**Extract provided**

Food for Our Grandmothers: Writings by Arab-American and Arab-Canadian Feminists

By Joanna Kadi | Go to book overview

Banned Poem

NAOMI SHIHAB NYE

(East Jerusalem, 1992)

The Palestinian journalists have gathered in a small, modestly elegant theater that could have dropped out of any neighborhood in Paris or New York. We are shivering, having just whirled through a gust of bone-chilling wind on the street outside. Our friend tells us it is always cold and windy on this one street.

Mulling together with their notebooks, the journalists—mostly men in dark jackets, a few using kaffiyehs for scarves—speak quietly. Some sit at tables, smoking over small cups of coffee and plates of sweets.

I feel overcome by a speaker's worst horror—nothing to say. Too much, and nothing. What could I possibly say that these people might want to hear? Why would a group of beleaguered journalists wish to listen to a Palestinian-American poet who lives in Texas?

**Data excerpts**
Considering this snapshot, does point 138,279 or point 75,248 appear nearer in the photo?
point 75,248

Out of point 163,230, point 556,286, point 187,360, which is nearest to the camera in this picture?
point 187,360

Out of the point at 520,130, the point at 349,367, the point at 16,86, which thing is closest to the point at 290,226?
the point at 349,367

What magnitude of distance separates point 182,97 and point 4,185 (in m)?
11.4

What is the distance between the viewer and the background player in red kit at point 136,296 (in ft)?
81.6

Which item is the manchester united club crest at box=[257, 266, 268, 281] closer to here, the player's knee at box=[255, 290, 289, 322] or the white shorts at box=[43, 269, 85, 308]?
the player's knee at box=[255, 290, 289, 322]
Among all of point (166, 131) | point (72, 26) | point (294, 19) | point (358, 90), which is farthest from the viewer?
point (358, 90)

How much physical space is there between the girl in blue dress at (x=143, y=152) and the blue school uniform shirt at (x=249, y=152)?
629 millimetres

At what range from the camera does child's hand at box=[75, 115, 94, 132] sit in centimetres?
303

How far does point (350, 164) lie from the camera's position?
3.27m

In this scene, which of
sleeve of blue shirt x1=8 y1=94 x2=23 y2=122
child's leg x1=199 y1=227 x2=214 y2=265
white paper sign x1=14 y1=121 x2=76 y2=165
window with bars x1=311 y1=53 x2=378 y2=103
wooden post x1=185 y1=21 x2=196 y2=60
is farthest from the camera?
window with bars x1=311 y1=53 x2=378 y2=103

**Required task A**
Rewrite the rows from the line that has "In this scene, which of" through the end of the rows, replacing "wooden post" with "metal post" and leaving everything else the same.
**Required task B**
Continue the Banned Poem extract from where it stops.

**Result A**
In this scene, which of
sleeve of blue shirt x1=8 y1=94 x2=23 y2=122
child's leg x1=199 y1=227 x2=214 y2=265
white paper sign x1=14 y1=121 x2=76 y2=165
window with bars x1=311 y1=53 x2=378 y2=103
metal post x1=185 y1=21 x2=196 y2=60
is farthest from the camera?
window with bars x1=311 y1=53 x2=378 y2=103

**Result B**
We shake hands, greet, get introduced. The niceties of human encounter weigh heavily upon the room. Moments later, as if detecting my sudden reluctance, they speak of cancelling today's meeting, of gathering tomorrow instead, once they have better spread the word. Apparently not enough people have arrived to make them feel the crowd is a respectable size. I tell them the smaller, the better. I would be happiest to speak to a mouse just now.

Because it is not hard to have some idea of their situation, and because their faces house such strong dignity nonetheless, I keep asking questions. How do you stand this life here? How do you sustain hope?

And the answers come slowly, cloaked in the mystery which says, "We keep on going. See? We wake up and we keep on going."

Amidst daily curfews, closures, and beatings, my friend the bookseller arranges her lovely series of British Ladybird books for children. "I never know, on any given day, if I will be able to come to work, since I live in the next town."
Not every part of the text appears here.